Once you find the line with "Affordable LAND IN", output it and every line after it exactly, through the last line of the listing, but no pictures.

§ RECORDED INFORMATION:
- - -

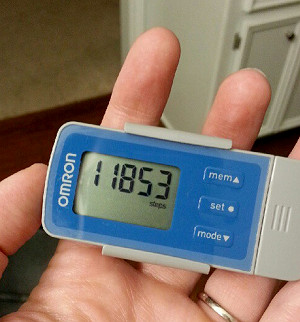 omron pedometer -- helping me lose WEIGHT!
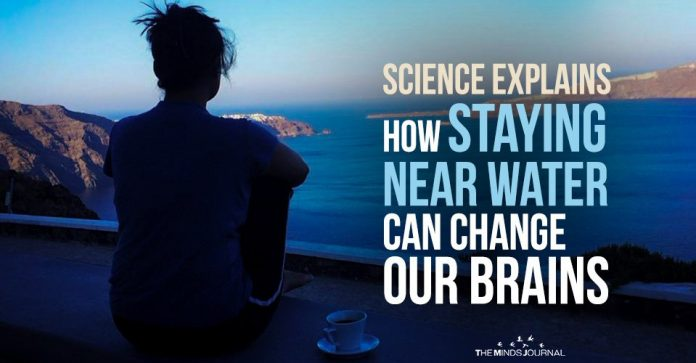 We all have A Blue Mind Science Explains How Staying Near Water Can Change Our Brains2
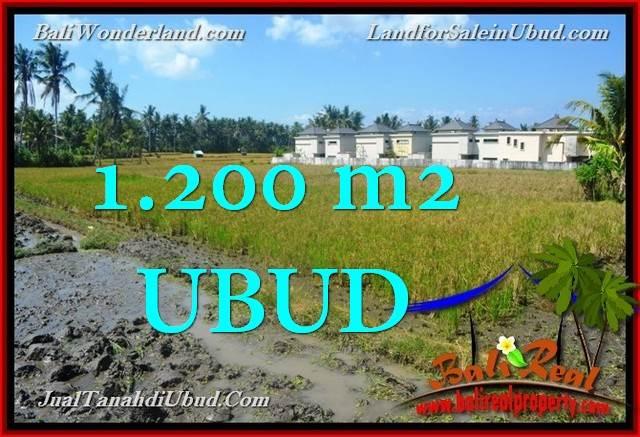 Affordable LAND IN Sentral Ubud FOR SALE TJUB663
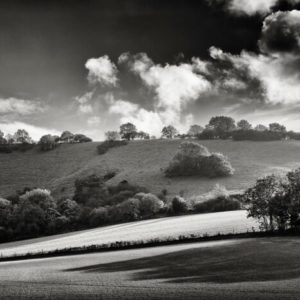 Long Shadows South Downs - Alex Arnaoudov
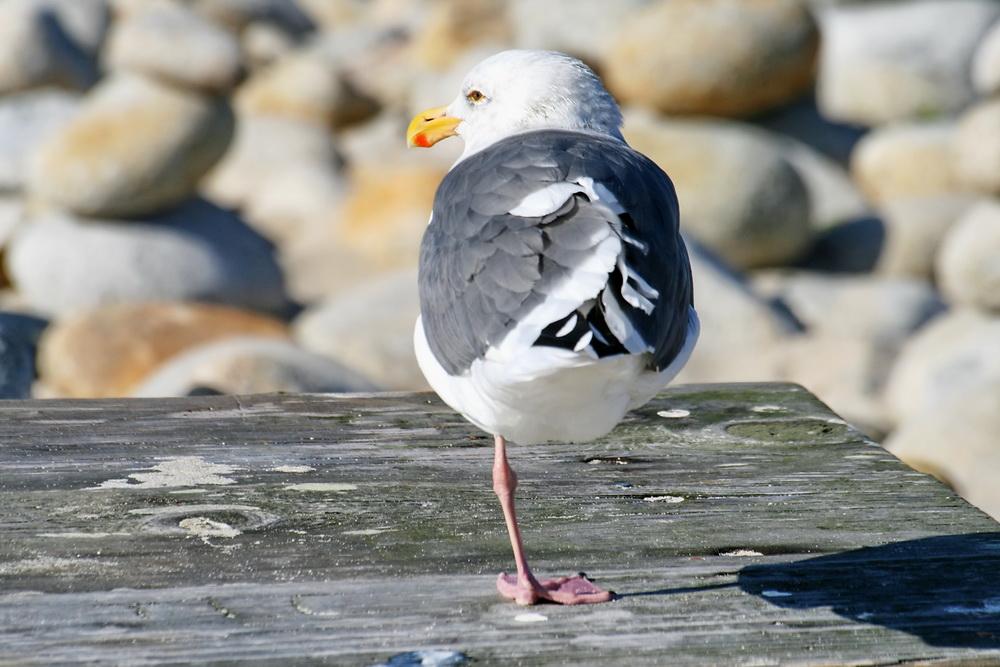 sea_gull.jpg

- - -

§ PROBLEM SOLUTION:
 Affordable LAND IN Sentral Ubud FOR SALE TJUB663
 Long Shadows South Downs - Alex Arnaoudov
 sea_gull.jpg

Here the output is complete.